Slide View : Parallel Computer Architecture and Programming : 15-418/618 Spring 2015

Previous | Next --- Slide 18 of 66

rofer

This reminds me of one of my favorite technical terms.

This kind of problem is called embarrassingly parallel. This is a type of problem where it is exceedingly trivial to separate it into parallel tasks (in this case because of the lack of data dependencies).

arjunh

Question: A quick question (already answered in the lecture), but an important thing to keep in mind: is an embarrassingly parallel program one that you expect to necessarily see a considerable speedup on? If not, explain why such a program may fail to parallelize well. What could you do to improve the performance?

pmassey

I could be wrong, but it seems as though you should expect an embarrassingly parallel program to see a considerable speedup. As in the above example, SIMD computation allows for a single decode and fetch of the body of code to be run on each instance of the data. However, as shown in class, it may not be efficient at all. The main reason behind the speedup is that all of the data is independent and the same code is run on all instances.

arjunh

@pmassey Memory access speed can definitely be a problem, as you pointed out. That being said, it would be cool to revisit this problem in a couple lectures, when we start talking more about caching, in particular, one notorious problem known as false sharing.

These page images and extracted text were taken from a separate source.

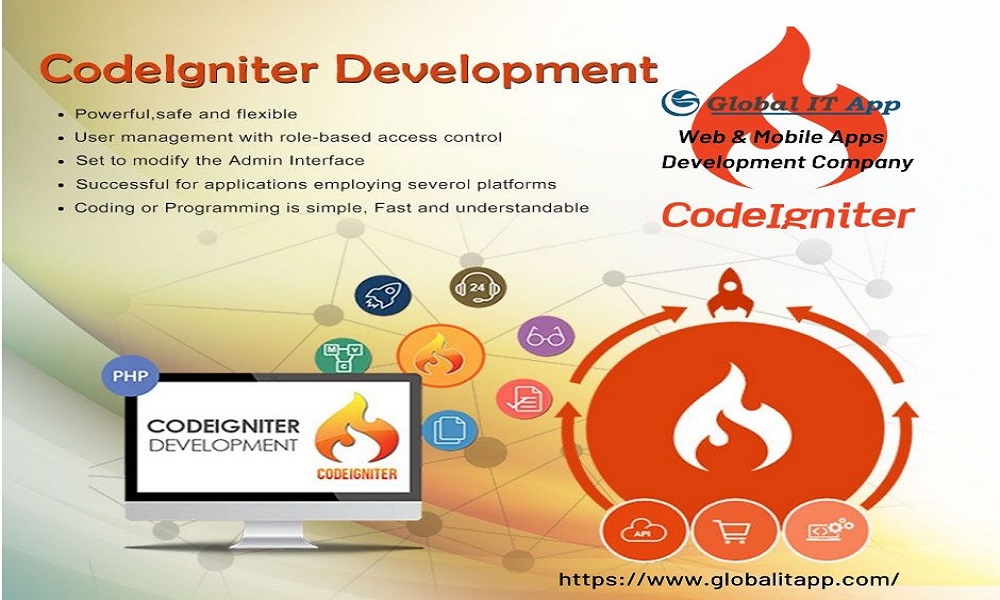 CodeIgniter Development

• Powerful,safe and flexible
• User management with role-based access control
• Set to modify the Admin Interface
• Successful for applications employing severol platforms
• Coding or Programming is simple, Fast and understandable

Global IT App
Web & Mobile Apps Development Company

CodeIgniter

24

M V C

PHP

CODEIGNITER DEVELOPMENT

CODEIGNITER

API

https://www.globalitapp.com/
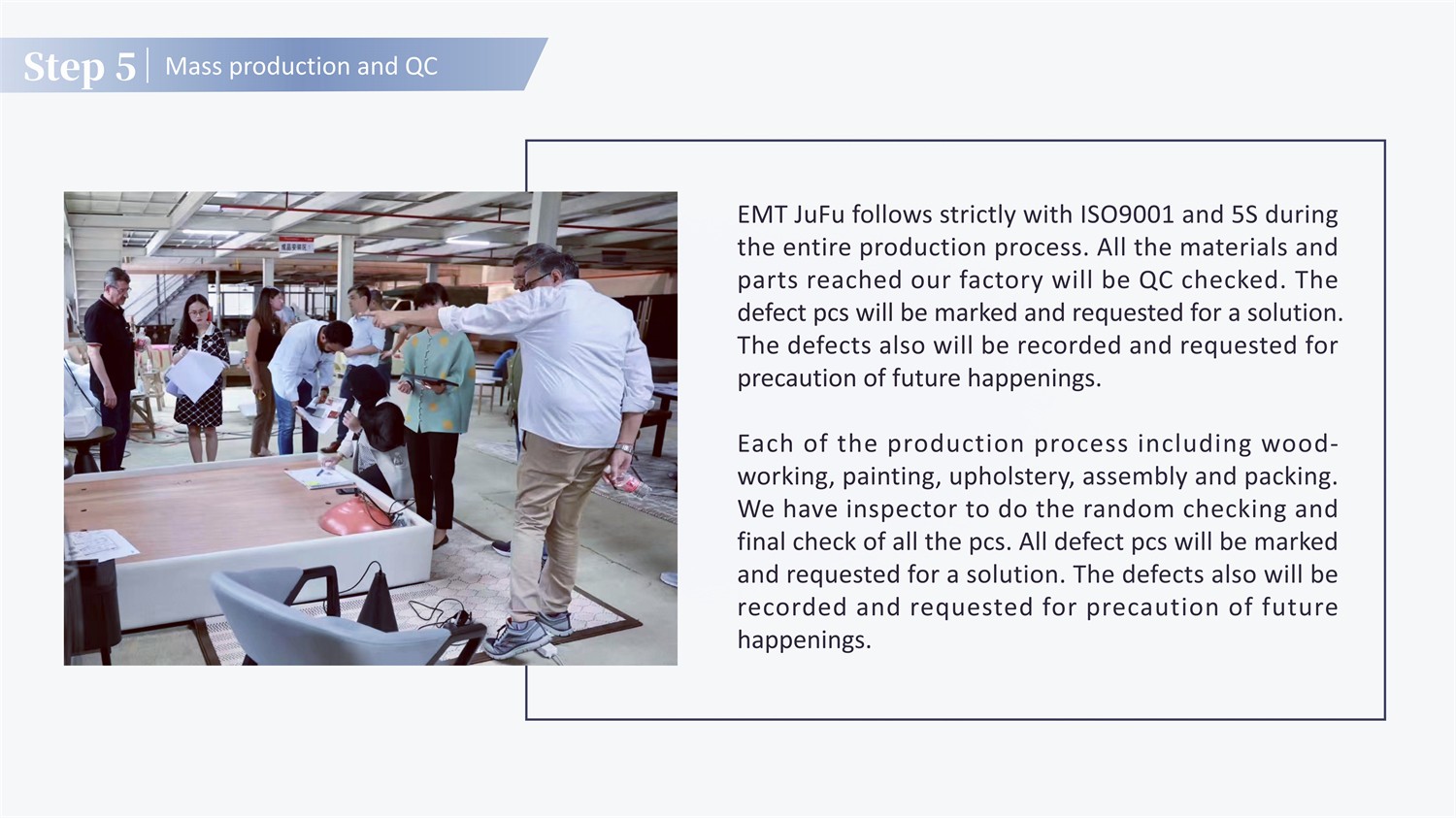 Step 5 | Mass production and QC

EMT JuFu follows strictly with ISO9001 and 5S during the entire production process. All the materials and parts reached our factory will be QC checked. The defect pcs will be marked and requested for a solution. The defects also will be recorded and requested for precaution of future happenings.

Each of the production process including woodworking, painting, upholstery, assembly and packing. We have inspector to do the random checking and final check of all the pcs. All defect pcs will be marked and requested for a solution. The defects also will be recorded and requested for precaution of future happenings.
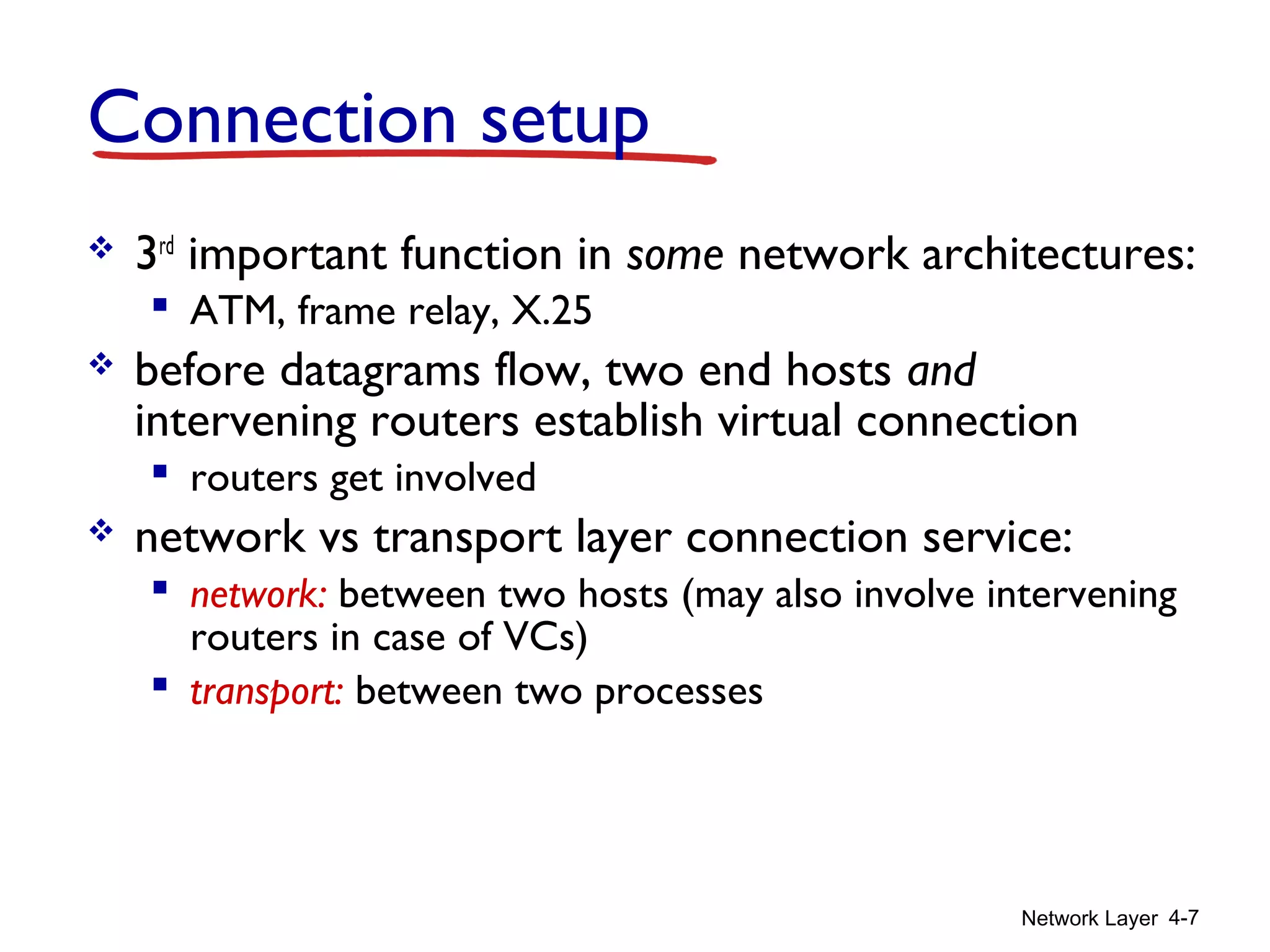 Connection setup

❖ 3rd important function in some network architectures:
▪ ATM, frame relay, X.25

❖ before datagrams flow, two end hosts and intervening routers establish virtual connection
▪ routers get involved

❖ network vs transport layer connection service:
▪ network: between two hosts (may also involve intervening routers in case of VCs)
▪ transport: between two processes

Network Layer 4-7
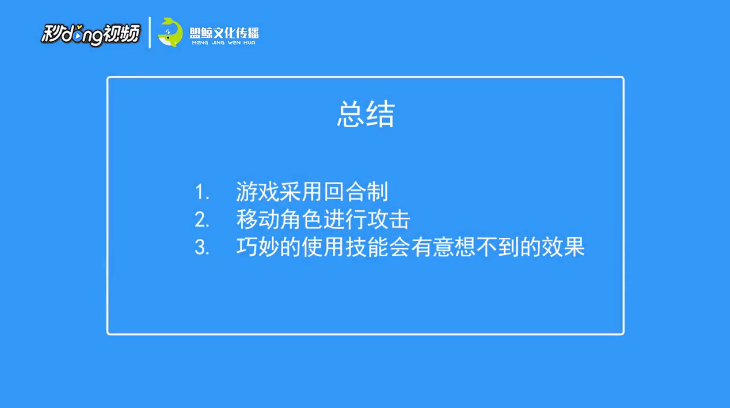 秒dong视频

盟鲸文化传播
MENG JING WEN HUA

总结

1. 游戏采用回合制
2. 移动角色进行攻击
3. 巧妙的使用技能会有意想不到的效果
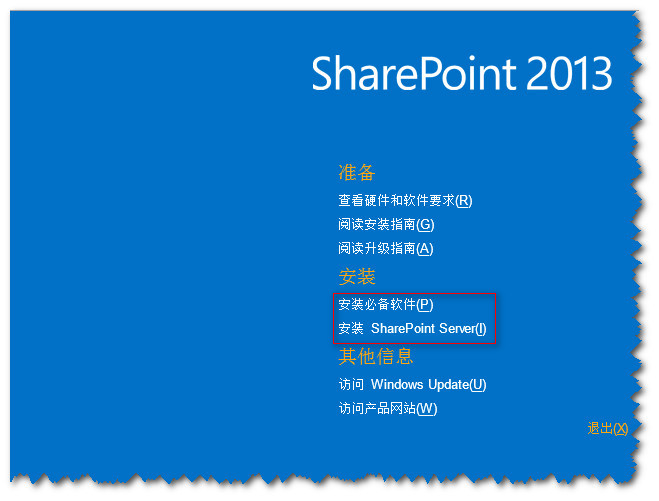 SharePoint 2013

准备

查看硬件和软件要求(R)

阅读安装指南(G)

阅读升级指南(A)

安装

安装必备软件(P)

安装 SharePoint Server(I)

其他信息

访问 Windows Update(U)

访问产品网站(W)

退出(X)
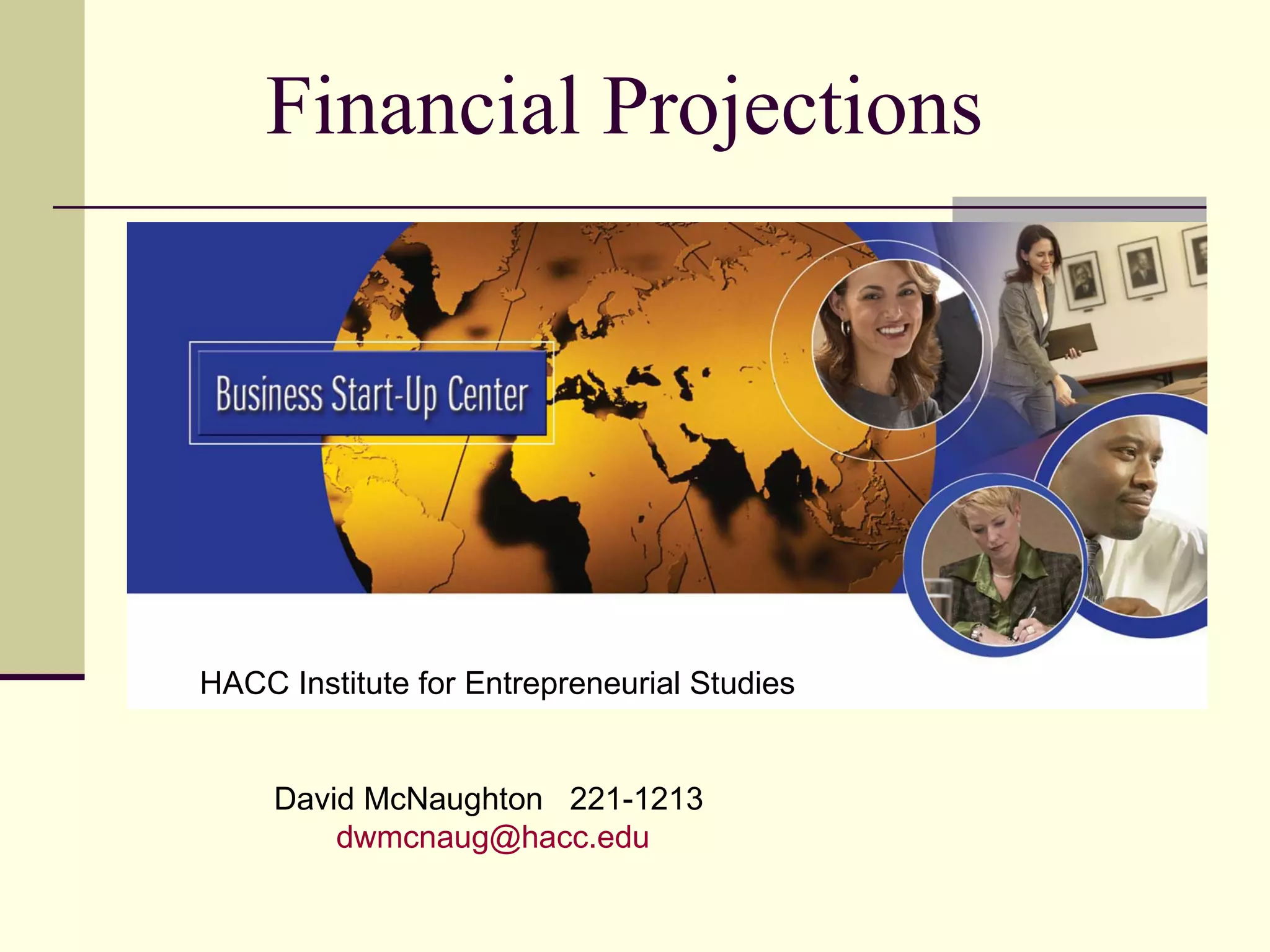 Financial Projections

Business Start-Up Center

HACC Institute for Entrepreneurial Studies

David McNaughton 221-1213
dwmcnaug@hacc.edu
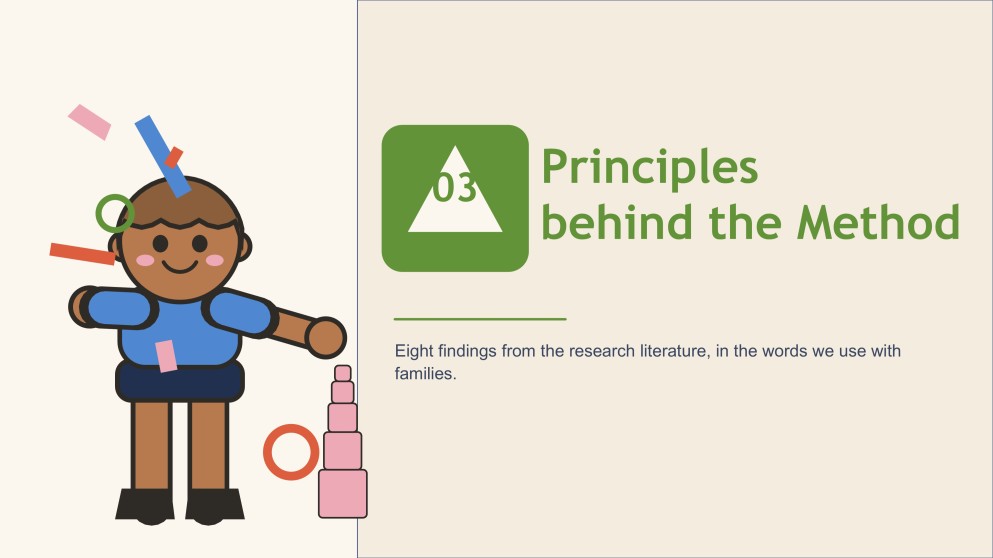 03

Principles behind the Method

Eight findings from the research literature, in the words we use with families.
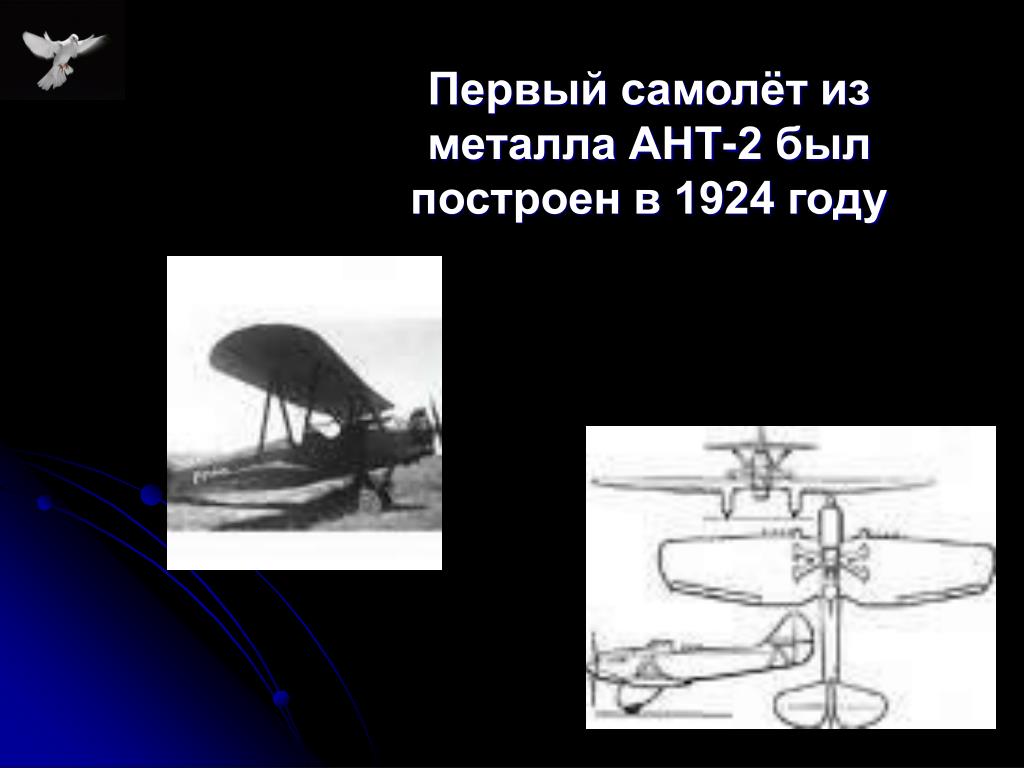 Первый самолёт из металла АНТ-2 был построен в 1924 году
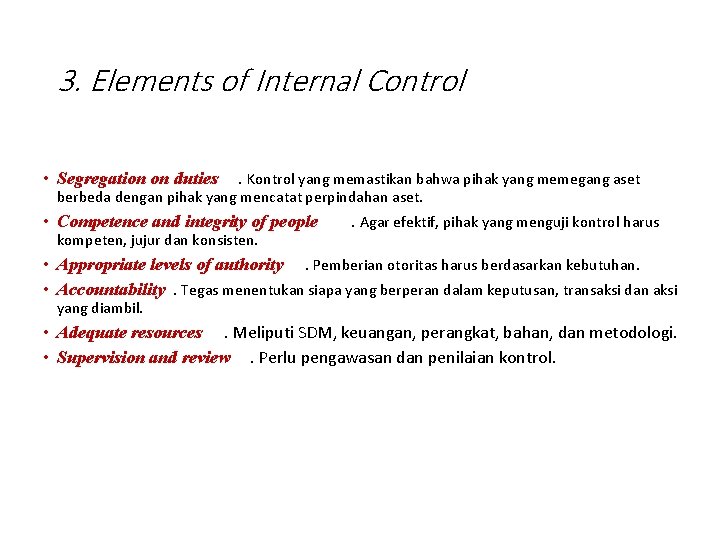 3. Elements of Internal Control

• Segregation on duties . Kontrol yang memastikan bahwa pihak yang memegang aset berbeda dengan pihak yang mencatat perpindahan aset.
• Competence and integrity of people . Agar efektif, pihak yang menguji kontrol harus kompeten, jujur dan konsisten.
• Appropriate levels of authority . Pemberian otoritas harus berdasarkan kebutuhan.
• Accountability . Tegas menentukan siapa yang berperan dalam keputusan, transaksi dan aksi yang diambil.
• Adequate resources . Meliputi SDM, keuangan, perangkat, bahan, dan metodologi.
• Supervision and review . Perlu pengawasan dan penilaian kontrol.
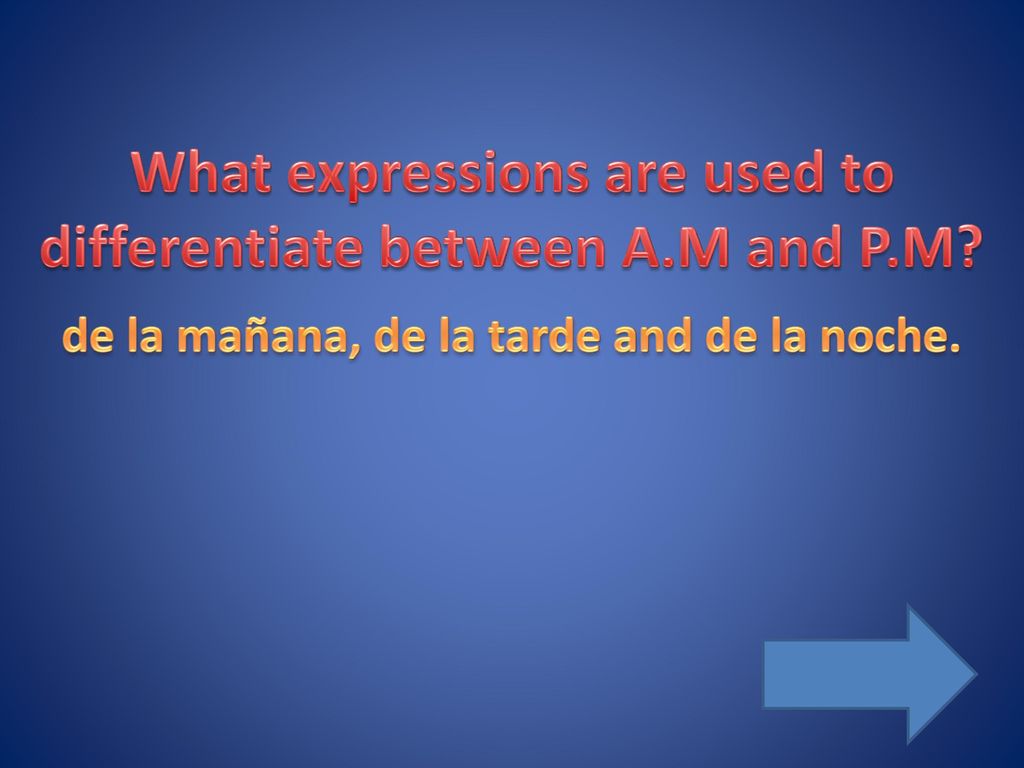 What expressions are used to differentiate between A.M and P.M?

de la mañana, de la tarde and de la noche.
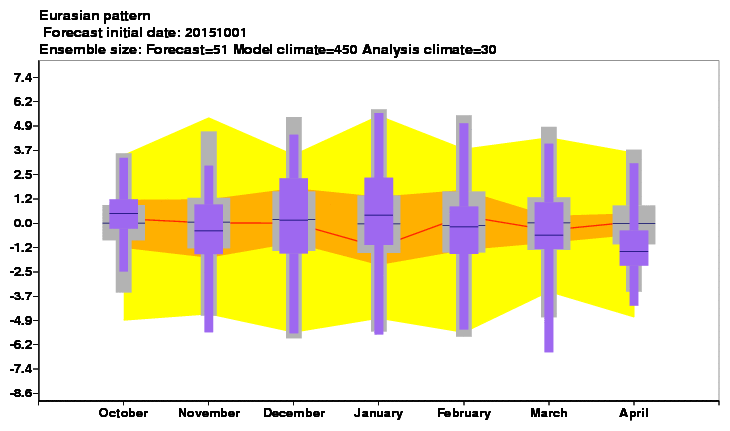 Eurasian pattern
Forecast initial date: 20151001
Ensemble size: Forecast=51 Model climate=450 Analysis climate=30

7.4
6.2
4.9
3.7
2.5
1.2
0.0
-1.2
-2.5
-3.7
-4.9
-6.2
-7.4
-8.6

October November December January February March April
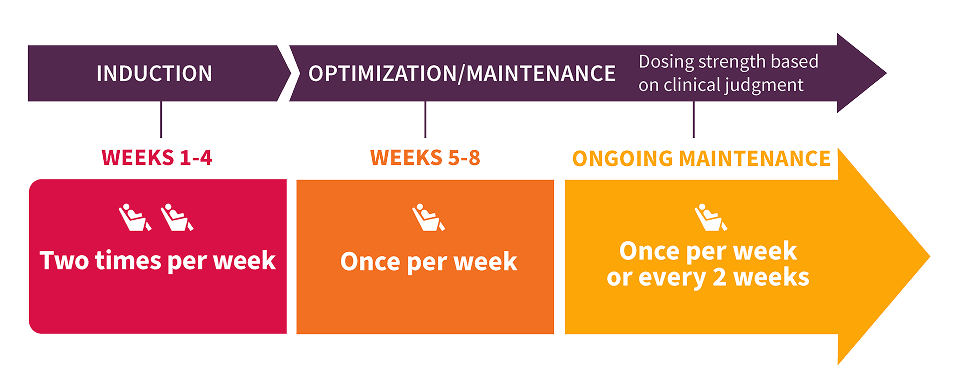 INDUCTION

OPTIMIZATION/MAINTENANCE

Dosing strength based on clinical judgment

WEEKS 1-4

Two times per week

WEEKS 5-8

Once per week

ONGOING MAINTENANCE

Once per week or every 2 weeks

Also, think about divergent execution when using vectorized instructions. You'll explore this more in assignment 1.

landuo

Embarrassingly parallel program does not guarantee a considerable speedup. Divergent execution can significantly affect vectorized instructions by making all other lanes waiting for one lane. In addition, false sharing occurs when multiple processors reading/writing to same address space in memory, which leads to frequent invalidation of cache lines in other processors and leads to a performance drop.

skywalker

I believe the divergent execution is because even though we can have parallel SIMD execution across the elements; the inner for loop takes different times for different elements. Hence we're not guaranteed a good distribution.